0
0
ML Pythonml~5 mins

Binning continuous variables in ML Python

Choose your learning style9 modes available
Introduction

Binning helps turn continuous numbers into groups. This makes data easier to understand and use in models.

When you want to simplify data by grouping ages into ranges like 0-10, 11-20, etc.
When you want to reduce noise in data by grouping similar values together.
When you want to prepare data for models that work better with categories than numbers.
When you want to create easy-to-interpret reports or charts with grouped data.
When you want to handle outliers by putting extreme values into separate bins.
Syntax
ML Python
import pandas as pd

# Using pandas cut function
binned_data = pd.cut(data, bins=number_of_bins, labels=optional_labels)

# Using pandas qcut function for equal-sized bins
binned_data = pd.qcut(data, q=number_of_bins, labels=optional_labels)

pd.cut splits data into equal-width bins.
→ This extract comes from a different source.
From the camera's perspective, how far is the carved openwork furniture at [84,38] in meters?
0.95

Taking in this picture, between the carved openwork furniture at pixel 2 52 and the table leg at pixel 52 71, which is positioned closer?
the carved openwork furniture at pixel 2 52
pd.qcut splits data into bins with equal number of points.

Examples
This example groups ages into 4 bins: child, young adult, adult, senior.
ML Python
import pandas as pd

ages = [5, 12, 17, 24, 32, 45, 52, 67, 70]
bins = [0, 18, 35, 60, 100]
binned_ages = pd.cut(ages, bins)
print(binned_ages)
This example divides scores into 3 groups with equal number of scores each.
ML Python
import pandas as pd

scores = [55, 60, 65, 70, 75, 80, 85, 90, 95]
binned_scores = pd.qcut(scores, q=3, labels=['Low', 'Medium', 'High'])
print(binned_scores)
Sample Model

This program groups heights into three categories: Short, Average, and Tall using fixed ranges.

ML Python
import pandas as pd

# Sample continuous data
heights = [150, 160, 165, 170, 175, 180, 185, 190, 195]

# Define bins for height ranges
bins = [140, 160, 180, 200]
labels = ['Short', 'Average', 'Tall']

# Bin the heights
binned_heights = pd.cut(heights, bins=bins, labels=labels, right=False)

# Show original heights and their bins
for height, group in zip(heights, binned_heights):
    print(f'Height: {height} cm -> Group: {group}')
OutputSuccess
Important Notes

Bins should cover the full range of your data to avoid missing values.

Labels are optional but help make the groups easier to understand.

pd.qcut can fail if there are many duplicate values; pd.cut is more stable in that case.

Summary

Binning turns continuous numbers into groups to simplify data.

Use pd.cut for equal-width bins and pd.qcut for equal-sized bins.

Labels help make bin groups easy to read and understand.